■ YOUR ASSIGNMENT
The whole listing, from first line to last: copy it exactly.

■ TASK MATERIAL
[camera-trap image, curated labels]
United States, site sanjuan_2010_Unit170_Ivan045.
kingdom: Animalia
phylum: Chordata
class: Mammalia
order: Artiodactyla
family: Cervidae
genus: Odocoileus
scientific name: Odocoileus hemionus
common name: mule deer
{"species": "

■ ANSWER TO THIS EXERCISE
[camera-trap image, curated labels]
United States, site sanjuan_2010_Unit170_Ivan045.
kingdom: Animalia
phylum: Chordata
class: Mammalia
order: Artiodactyla
family: Cervidae
genus: Odocoileus
scientific name: Odocoileus hemionus
common name: mule deer
{"species": "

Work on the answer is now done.